Malik seketika memutar kepalanya ke arah suara dan begitu juga dengan Aruna. Dia tidak tahu bagaimana Wulan bisa di ada sini. Gadis itu berjalan ke meja mereka dan berdiri di samping keduanya duduk.
"Ada apa?" tanya Malik.
"Kau bilang akan mengajakku makan siang bersama. Aku tidak tahu kita akan makan siang bertiga," katanya.
Malik menatap Aruna dan dia bisa melihat bagaimana gadis itu menahan diri. Malik tidak sanggup melakukannya. Dia kembali menatap Wulan. Gadis itu menatapnya sembari memberi sinyal lewat matanya bahwa dia ingin tetap di sana.
"Bisa kau pergi dulu? Aku masih ada urusan dengan tunanganku," kata Aruna dengan nada rendah tanpa menatap Wulan.
Wulan tertawa kecil. "Aku ke sini karena Malik yang memintaku," sahut Wulan.
Aruna berdiri, berbalik, dan memberi tatapan membunuh tepat di mata Wulan.

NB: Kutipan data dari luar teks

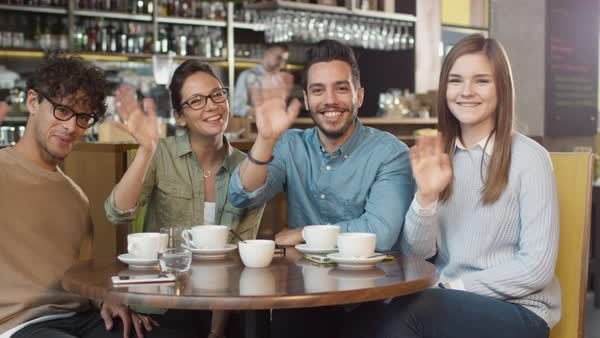 Group of young smiling people looking at camera in coffee shop. Royalty-free stock video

"Apa masalahmu? Kenapa kau selalu melakukan hal jahat padaku dari dulu? Apa kau tidak sadar diri? Apa yang kau lakukan ini tidak pantas? Apa kau lupa Malik adalah pria yang akan segera menikah??!" teriak Aruna sambil mendorong bahu Wulan hingga gadis itu mundur selangkah. Beberapa orang di sana mulai melihat ke arah mereka.
Malik sontak berdiri dan menahan Aruna. "Aruna please, sudah," bisik Malik.
"Apanya yang sudah?! Kau yang seharusnya berhenti berhubungan dengan dia!" teriak Aruna pada Malik kali ini.
"Kau ini memalukan sekali. Apa kau lupa ini masih dekat dengan kantor? Bagaimana kalau ada yang melihat ini?" sindir Wulan sambil memegangi bahu yang tadi didorong Aruna seakan bahunya sedang terluka.
Aruna berhenti. Sebenci apapun dia pada Wulan, apa yang dikatakannya memang benar. Mereka berada di lingkungan gedung kantor Malik. Kalau ada yang melihat mereka, Malik akan kehilangan reputasinya. Dia menatap Malik dan pria itu sedang melihatnya dengan sayu.
"Nanti malam aku akan kerumahmu," lirih Malik. "Kau pulanglah dulu."
Malik berjalan keluar cafe diikuti dengan Wulan di belakangnya. Malik berjalan dengan cepat dan dia tidak menoleh. Dia tidak sanggup melihat Aruna seperti itu.
"Malik tunggu!"
Dia bisa mendengar suara Wulan memanggil namanya dari belakang tapi dia tidak berniat menoleh. Kepalanya tidak bisa bekerja dengan baik. Dia tidak yakin bisa melakukan ini lebih jauh. Dia akan menyelesaikannya malam ini.
"Malik tunggu!"
Dan dia merasakan tangan Wulan sudah menggapai lengannya. Mereka sudah berada beberapa meter dari kantor.
"Aku tadi sedang membantumu menyelesaikan urusanmu dengan Aruna. Kenapa kau malah pergi," tuntut gadis itu.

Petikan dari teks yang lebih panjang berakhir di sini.